__How to complete this task__: Your response should be an exact reproduction of the data below, beginning at the line containing "order: Carnivora" and ending with the final line.

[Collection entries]
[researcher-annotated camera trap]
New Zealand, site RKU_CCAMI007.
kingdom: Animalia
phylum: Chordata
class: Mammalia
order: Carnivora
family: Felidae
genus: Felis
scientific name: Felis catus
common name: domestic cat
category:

__Response area__:
order: Carnivora
family: Felidae
genus: Felis
scientific name: Felis catus
common name: domestic cat
category:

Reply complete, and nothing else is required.